One by one, the soldiers who had touched the cursed trees were discovered, no longer as human men but grotesque hybrids of flesh and wood. The commander’s room had been shattered by the monstrous tree born from his corpse, which tore through the roof and thrust its roots into the unwilling rooms below. The castle groaned beneath the relentless weight of oak after oak, which sprouted from littered corpses. Even those not infected by the forest were ending their own lives in a panic, which in turn gave rise to new growths.
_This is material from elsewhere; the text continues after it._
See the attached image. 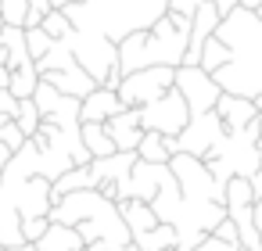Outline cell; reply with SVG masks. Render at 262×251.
Segmentation results:
<instances>
[{"label":"cell","instance_id":"obj_1","mask_svg":"<svg viewBox=\"0 0 262 251\" xmlns=\"http://www.w3.org/2000/svg\"><path fill=\"white\" fill-rule=\"evenodd\" d=\"M215 36L230 51V61L219 72H212L219 90L248 101L262 97V18L248 8H233L215 26Z\"/></svg>","mask_w":262,"mask_h":251},{"label":"cell","instance_id":"obj_2","mask_svg":"<svg viewBox=\"0 0 262 251\" xmlns=\"http://www.w3.org/2000/svg\"><path fill=\"white\" fill-rule=\"evenodd\" d=\"M47 219L76 226L83 244H86V251H119V247L133 244L119 204L108 201L101 190H72V194H65L61 201H54Z\"/></svg>","mask_w":262,"mask_h":251},{"label":"cell","instance_id":"obj_3","mask_svg":"<svg viewBox=\"0 0 262 251\" xmlns=\"http://www.w3.org/2000/svg\"><path fill=\"white\" fill-rule=\"evenodd\" d=\"M187 43H190V18L165 11L151 29H137L126 40H119V72L129 76L155 65L180 69L187 58Z\"/></svg>","mask_w":262,"mask_h":251},{"label":"cell","instance_id":"obj_4","mask_svg":"<svg viewBox=\"0 0 262 251\" xmlns=\"http://www.w3.org/2000/svg\"><path fill=\"white\" fill-rule=\"evenodd\" d=\"M165 11L169 0H83L65 8L72 29H97L112 43L126 40L137 29H151Z\"/></svg>","mask_w":262,"mask_h":251},{"label":"cell","instance_id":"obj_5","mask_svg":"<svg viewBox=\"0 0 262 251\" xmlns=\"http://www.w3.org/2000/svg\"><path fill=\"white\" fill-rule=\"evenodd\" d=\"M65 43L72 47L76 65L86 69V76H94L97 86L119 90V83H122V72H119V43H112L97 29H72L65 36Z\"/></svg>","mask_w":262,"mask_h":251},{"label":"cell","instance_id":"obj_6","mask_svg":"<svg viewBox=\"0 0 262 251\" xmlns=\"http://www.w3.org/2000/svg\"><path fill=\"white\" fill-rule=\"evenodd\" d=\"M169 169H172L183 197H190V201H219V204L226 201V183H219L201 158H194V154H172Z\"/></svg>","mask_w":262,"mask_h":251},{"label":"cell","instance_id":"obj_7","mask_svg":"<svg viewBox=\"0 0 262 251\" xmlns=\"http://www.w3.org/2000/svg\"><path fill=\"white\" fill-rule=\"evenodd\" d=\"M172 86H176V69L155 65V69H140V72L122 76V83H119L115 94H119V101L126 108H144V104L158 101L162 94H169Z\"/></svg>","mask_w":262,"mask_h":251},{"label":"cell","instance_id":"obj_8","mask_svg":"<svg viewBox=\"0 0 262 251\" xmlns=\"http://www.w3.org/2000/svg\"><path fill=\"white\" fill-rule=\"evenodd\" d=\"M187 122H190V108H187V101L176 86L169 94H162L158 101L140 108V126L151 129V133H162V136H180Z\"/></svg>","mask_w":262,"mask_h":251},{"label":"cell","instance_id":"obj_9","mask_svg":"<svg viewBox=\"0 0 262 251\" xmlns=\"http://www.w3.org/2000/svg\"><path fill=\"white\" fill-rule=\"evenodd\" d=\"M223 133H226L223 119H219L215 111H205V115H190V122L183 126L180 136H165V140H169V151H172V154H194V158H205V154L219 144Z\"/></svg>","mask_w":262,"mask_h":251},{"label":"cell","instance_id":"obj_10","mask_svg":"<svg viewBox=\"0 0 262 251\" xmlns=\"http://www.w3.org/2000/svg\"><path fill=\"white\" fill-rule=\"evenodd\" d=\"M176 90L183 94L190 115L215 111V104H219V97H223L219 83H215L201 65H180V69H176Z\"/></svg>","mask_w":262,"mask_h":251},{"label":"cell","instance_id":"obj_11","mask_svg":"<svg viewBox=\"0 0 262 251\" xmlns=\"http://www.w3.org/2000/svg\"><path fill=\"white\" fill-rule=\"evenodd\" d=\"M104 129H108V136H112L115 151H137V144H140V136H144L140 108H122L115 119H108V122H104Z\"/></svg>","mask_w":262,"mask_h":251},{"label":"cell","instance_id":"obj_12","mask_svg":"<svg viewBox=\"0 0 262 251\" xmlns=\"http://www.w3.org/2000/svg\"><path fill=\"white\" fill-rule=\"evenodd\" d=\"M40 79H43V83H51L58 94L76 97V101H83L86 94H94V90H97L94 76H86V69H79V65H69V69H58V72H43Z\"/></svg>","mask_w":262,"mask_h":251},{"label":"cell","instance_id":"obj_13","mask_svg":"<svg viewBox=\"0 0 262 251\" xmlns=\"http://www.w3.org/2000/svg\"><path fill=\"white\" fill-rule=\"evenodd\" d=\"M122 108H126V104L119 101L115 90L97 86L94 94H86V97L79 101V122H108V119H115Z\"/></svg>","mask_w":262,"mask_h":251},{"label":"cell","instance_id":"obj_14","mask_svg":"<svg viewBox=\"0 0 262 251\" xmlns=\"http://www.w3.org/2000/svg\"><path fill=\"white\" fill-rule=\"evenodd\" d=\"M0 65H4L8 72L36 65L29 58V47H26V29H18V26H4V29H0Z\"/></svg>","mask_w":262,"mask_h":251},{"label":"cell","instance_id":"obj_15","mask_svg":"<svg viewBox=\"0 0 262 251\" xmlns=\"http://www.w3.org/2000/svg\"><path fill=\"white\" fill-rule=\"evenodd\" d=\"M215 115L223 119L226 129H244V126H251V122L258 119V108H255V101H248V97L223 94L219 104H215Z\"/></svg>","mask_w":262,"mask_h":251},{"label":"cell","instance_id":"obj_16","mask_svg":"<svg viewBox=\"0 0 262 251\" xmlns=\"http://www.w3.org/2000/svg\"><path fill=\"white\" fill-rule=\"evenodd\" d=\"M33 247H36V251H83L86 244H83V237H79V230H76V226L51 222V226H47V233H43Z\"/></svg>","mask_w":262,"mask_h":251},{"label":"cell","instance_id":"obj_17","mask_svg":"<svg viewBox=\"0 0 262 251\" xmlns=\"http://www.w3.org/2000/svg\"><path fill=\"white\" fill-rule=\"evenodd\" d=\"M72 190H97V176L90 165H72L69 172H61L54 183H51V201H61L65 194Z\"/></svg>","mask_w":262,"mask_h":251},{"label":"cell","instance_id":"obj_18","mask_svg":"<svg viewBox=\"0 0 262 251\" xmlns=\"http://www.w3.org/2000/svg\"><path fill=\"white\" fill-rule=\"evenodd\" d=\"M119 212H122V219L129 226V237H140V233H147V230L158 226V215H155V208L147 201H137V197L119 201Z\"/></svg>","mask_w":262,"mask_h":251},{"label":"cell","instance_id":"obj_19","mask_svg":"<svg viewBox=\"0 0 262 251\" xmlns=\"http://www.w3.org/2000/svg\"><path fill=\"white\" fill-rule=\"evenodd\" d=\"M79 136H83V147L90 151V158H108V154H115V144H112L104 122H83V126H79Z\"/></svg>","mask_w":262,"mask_h":251},{"label":"cell","instance_id":"obj_20","mask_svg":"<svg viewBox=\"0 0 262 251\" xmlns=\"http://www.w3.org/2000/svg\"><path fill=\"white\" fill-rule=\"evenodd\" d=\"M137 158H140V162H155V165H169V162H172L169 140H165L162 133L144 129V136H140V144H137Z\"/></svg>","mask_w":262,"mask_h":251},{"label":"cell","instance_id":"obj_21","mask_svg":"<svg viewBox=\"0 0 262 251\" xmlns=\"http://www.w3.org/2000/svg\"><path fill=\"white\" fill-rule=\"evenodd\" d=\"M133 244H137L140 251H165V247H176V230H172L169 222H158L155 230L133 237Z\"/></svg>","mask_w":262,"mask_h":251},{"label":"cell","instance_id":"obj_22","mask_svg":"<svg viewBox=\"0 0 262 251\" xmlns=\"http://www.w3.org/2000/svg\"><path fill=\"white\" fill-rule=\"evenodd\" d=\"M226 61H230V51H226V43H223V40L212 33V36L205 40V47H201V58H198V65H201V69L212 76V72H219Z\"/></svg>","mask_w":262,"mask_h":251},{"label":"cell","instance_id":"obj_23","mask_svg":"<svg viewBox=\"0 0 262 251\" xmlns=\"http://www.w3.org/2000/svg\"><path fill=\"white\" fill-rule=\"evenodd\" d=\"M36 86H40V72H36V65H26V69H15V72H11L8 90L15 94V101L33 97V94H36Z\"/></svg>","mask_w":262,"mask_h":251},{"label":"cell","instance_id":"obj_24","mask_svg":"<svg viewBox=\"0 0 262 251\" xmlns=\"http://www.w3.org/2000/svg\"><path fill=\"white\" fill-rule=\"evenodd\" d=\"M15 122H18V129L33 140L36 136V129H40V122H43V115H40V108H36V101L33 97H26V101H18V111H15Z\"/></svg>","mask_w":262,"mask_h":251},{"label":"cell","instance_id":"obj_25","mask_svg":"<svg viewBox=\"0 0 262 251\" xmlns=\"http://www.w3.org/2000/svg\"><path fill=\"white\" fill-rule=\"evenodd\" d=\"M0 18H4V26H18V29H26L29 0H0Z\"/></svg>","mask_w":262,"mask_h":251},{"label":"cell","instance_id":"obj_26","mask_svg":"<svg viewBox=\"0 0 262 251\" xmlns=\"http://www.w3.org/2000/svg\"><path fill=\"white\" fill-rule=\"evenodd\" d=\"M40 29H43L51 40H65V36L72 33V22H69V15H65V11H47V15H43V22H40Z\"/></svg>","mask_w":262,"mask_h":251},{"label":"cell","instance_id":"obj_27","mask_svg":"<svg viewBox=\"0 0 262 251\" xmlns=\"http://www.w3.org/2000/svg\"><path fill=\"white\" fill-rule=\"evenodd\" d=\"M26 47H29V58H33V61H40V58L54 47V40L36 26V29H26Z\"/></svg>","mask_w":262,"mask_h":251},{"label":"cell","instance_id":"obj_28","mask_svg":"<svg viewBox=\"0 0 262 251\" xmlns=\"http://www.w3.org/2000/svg\"><path fill=\"white\" fill-rule=\"evenodd\" d=\"M47 226H51V219L47 215H33V219H22V240L26 244H36L43 233H47Z\"/></svg>","mask_w":262,"mask_h":251},{"label":"cell","instance_id":"obj_29","mask_svg":"<svg viewBox=\"0 0 262 251\" xmlns=\"http://www.w3.org/2000/svg\"><path fill=\"white\" fill-rule=\"evenodd\" d=\"M51 11V0H29V18H26V29H36L43 22V15Z\"/></svg>","mask_w":262,"mask_h":251},{"label":"cell","instance_id":"obj_30","mask_svg":"<svg viewBox=\"0 0 262 251\" xmlns=\"http://www.w3.org/2000/svg\"><path fill=\"white\" fill-rule=\"evenodd\" d=\"M212 237H219V240H226V244H241V233H237V226L230 222V215H226V219L212 230Z\"/></svg>","mask_w":262,"mask_h":251},{"label":"cell","instance_id":"obj_31","mask_svg":"<svg viewBox=\"0 0 262 251\" xmlns=\"http://www.w3.org/2000/svg\"><path fill=\"white\" fill-rule=\"evenodd\" d=\"M194 251H241V244H226V240H219V237H212V233H208Z\"/></svg>","mask_w":262,"mask_h":251},{"label":"cell","instance_id":"obj_32","mask_svg":"<svg viewBox=\"0 0 262 251\" xmlns=\"http://www.w3.org/2000/svg\"><path fill=\"white\" fill-rule=\"evenodd\" d=\"M201 4H205V0H169V11H176V15H183V18H190Z\"/></svg>","mask_w":262,"mask_h":251},{"label":"cell","instance_id":"obj_33","mask_svg":"<svg viewBox=\"0 0 262 251\" xmlns=\"http://www.w3.org/2000/svg\"><path fill=\"white\" fill-rule=\"evenodd\" d=\"M15 111H18V101H15V94H11L8 86H0V115L15 119Z\"/></svg>","mask_w":262,"mask_h":251},{"label":"cell","instance_id":"obj_34","mask_svg":"<svg viewBox=\"0 0 262 251\" xmlns=\"http://www.w3.org/2000/svg\"><path fill=\"white\" fill-rule=\"evenodd\" d=\"M212 4H215V11H219V15L226 18V15H230L233 8H241V0H212Z\"/></svg>","mask_w":262,"mask_h":251},{"label":"cell","instance_id":"obj_35","mask_svg":"<svg viewBox=\"0 0 262 251\" xmlns=\"http://www.w3.org/2000/svg\"><path fill=\"white\" fill-rule=\"evenodd\" d=\"M248 183H251V194H255V201L262 197V169L255 172V176H248Z\"/></svg>","mask_w":262,"mask_h":251},{"label":"cell","instance_id":"obj_36","mask_svg":"<svg viewBox=\"0 0 262 251\" xmlns=\"http://www.w3.org/2000/svg\"><path fill=\"white\" fill-rule=\"evenodd\" d=\"M8 83H11V72H8L4 65H0V86H8Z\"/></svg>","mask_w":262,"mask_h":251},{"label":"cell","instance_id":"obj_37","mask_svg":"<svg viewBox=\"0 0 262 251\" xmlns=\"http://www.w3.org/2000/svg\"><path fill=\"white\" fill-rule=\"evenodd\" d=\"M255 108H258V115H262V97H255Z\"/></svg>","mask_w":262,"mask_h":251},{"label":"cell","instance_id":"obj_38","mask_svg":"<svg viewBox=\"0 0 262 251\" xmlns=\"http://www.w3.org/2000/svg\"><path fill=\"white\" fill-rule=\"evenodd\" d=\"M255 15H258V18H262V4H258V8H255Z\"/></svg>","mask_w":262,"mask_h":251},{"label":"cell","instance_id":"obj_39","mask_svg":"<svg viewBox=\"0 0 262 251\" xmlns=\"http://www.w3.org/2000/svg\"><path fill=\"white\" fill-rule=\"evenodd\" d=\"M165 251H180V247H165Z\"/></svg>","mask_w":262,"mask_h":251},{"label":"cell","instance_id":"obj_40","mask_svg":"<svg viewBox=\"0 0 262 251\" xmlns=\"http://www.w3.org/2000/svg\"><path fill=\"white\" fill-rule=\"evenodd\" d=\"M72 4H83V0H72Z\"/></svg>","mask_w":262,"mask_h":251},{"label":"cell","instance_id":"obj_41","mask_svg":"<svg viewBox=\"0 0 262 251\" xmlns=\"http://www.w3.org/2000/svg\"><path fill=\"white\" fill-rule=\"evenodd\" d=\"M0 29H4V18H0Z\"/></svg>","mask_w":262,"mask_h":251},{"label":"cell","instance_id":"obj_42","mask_svg":"<svg viewBox=\"0 0 262 251\" xmlns=\"http://www.w3.org/2000/svg\"><path fill=\"white\" fill-rule=\"evenodd\" d=\"M251 251H262V247H251Z\"/></svg>","mask_w":262,"mask_h":251},{"label":"cell","instance_id":"obj_43","mask_svg":"<svg viewBox=\"0 0 262 251\" xmlns=\"http://www.w3.org/2000/svg\"><path fill=\"white\" fill-rule=\"evenodd\" d=\"M0 251H4V247H0Z\"/></svg>","mask_w":262,"mask_h":251},{"label":"cell","instance_id":"obj_44","mask_svg":"<svg viewBox=\"0 0 262 251\" xmlns=\"http://www.w3.org/2000/svg\"><path fill=\"white\" fill-rule=\"evenodd\" d=\"M83 251H86V247H83Z\"/></svg>","mask_w":262,"mask_h":251}]
</instances>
After the death of his mother the Queen, Alaric sought the nymph one final time.

She appeared to him as he sat before his bed, his face streaked with tears, her gaze devoid of pity.

“Well?” she asked.

“Take me,” Alaric whispered.

Without a word, the wood nymph approached. Her lips met his in a kiss that sowed thorned roots into his heart, spreading through his veins and bones. Pain wracked him as arms and legs twisted and gave way to branches and leaves. When the transformation was complete, a lone, thorned rose bush stood in his place as a monument to his cruelty.

The castle never returned to its original state. It remained as it stood in a state half natural, half man-made, and entirely monstrous, under the domain of a new ruler, the nymph Queen.